The data historian market is aware of this and is rapidly modernizing. Yet, for most companies, it’s still fairly cumbersome to move data from offline OT systems into online IT systems (which include AI and ML solutions).
In this article, I’ll look at the weaknesses of legacy data historians and how the market is adapting to overcome these weaknesses. I’ll also look at whether data historians (legacy or modern) are always the best source of OT data, and when it's better to bypass them altogether.
It’s time to adapt or be left behind
For a long time, it’s been easy to tune out the industry 4.0 hype (just like it's been easy to tune out today’s AI hype). There’s been a lot of hot air, but we have also seen early adopters make eye-opening efficiency gains.
For example, in computer-aided design (CAD), generative AI is being used to accelerate product design processes. About 70% of manufacturers are now using this technology for discrete processes, reporting significant time savings. ABB and Schneider Electric have respectively developed comprehensive AI-driven solutions like ABB Ability™ and EcoStruxure™, which optimize industrial operations, enhance energy efficiency, and improve resource utilization.
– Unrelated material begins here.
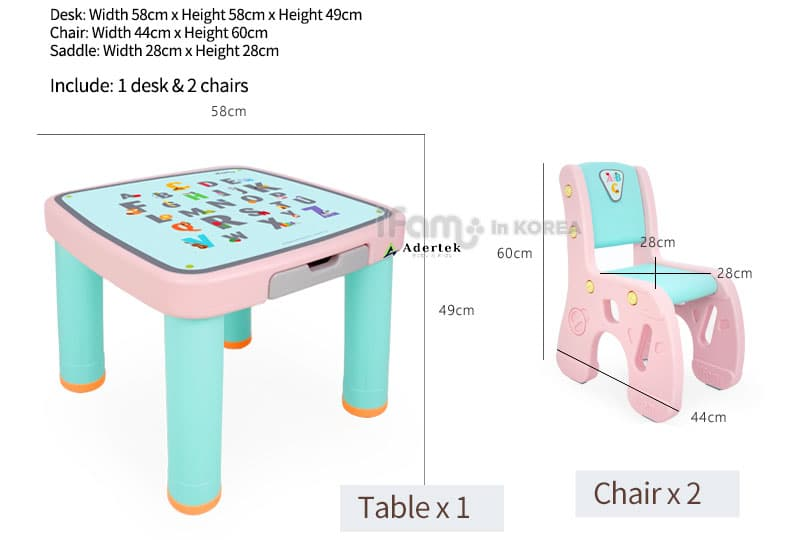IFAM Marshmallow children plastic table and chairs dimension for toddlers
This progress is inevitably trickling down to small and medium-sized enterprises but will soon be more than a trickle. The SMEs that are still doing things “the way it’s always been done” will die a slow death because more flexible competitors will become much more efficient (regulations and compliance hurdles notwithstanding).
The larger early adopters have figured out how to reliably and efficiently get their OT data into IT systems. Often this has involved building their own complex proprietary solutions. SMEs can’t afford to build their own software, so the data historian market has evolved to make this transition easier. Unfortunately, most SMEs are still stuck with legacy data historians (if they’re using any at all). This is a big problem.
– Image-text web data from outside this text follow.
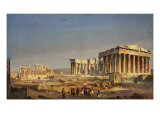 The Parthenon, 1863 Giclee Print
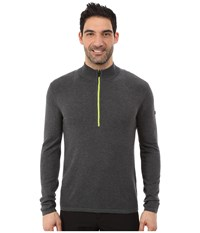 Spyder Drayke Half Zip Sweater Polar Theory Green Men's Sweater Gray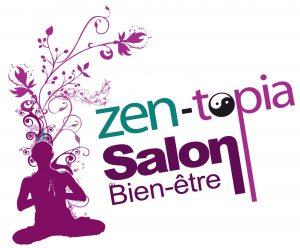 ROSI JEAN-DIDIER - ACTIUM - PSIO, le Bien-être au quotidien @ Salle A | Namur | Wallonie | Belgique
What are legacy data historians good at?
Before I start criticizing legacy data historians, let’s start on a positive note. Data historians have always had a “very particular set of skills”. They are designed to record, store, and retrieve high-frequency time-series data from industrial control systems like SCADA, PLCs, and DCS. Plant operators or engineers can then review that data for live monitoring or analyzing historical trends.
They can do things that regular databases can’t do, such as:
Parsing domain-specific data: OT systems like PLCs and SCADA systems have very specific (and sometimes) exotic ways of formatting and structuring data. Data historians are purpose-built for handling this kind of data and they’re often integrated with asset frameworks that map raw sensor signals to meaningful operational models. This mapping makes it easier for engineers and analysts to interpret and use the data effectively.
Interfacing with older systems: Many industrial facilities rely on proprietary systems that are tightly coupled with data historians from the same vendor (think Siemens, Rockwell, and so on). This makes data historians invaluable for maintaining compatibility in environments with aging infrastructure while still providing access to critical operational data.
Tailoring the user experience to industrial engineers: Data historians often offer a comprehensive suite of features, including data acquisition, validation, compression, storage, retrieval, and basic visualization. Historians are also designed to be intuitive for industrial engineers so they can get operational insights without requiring advanced programming skills or extensive IT support.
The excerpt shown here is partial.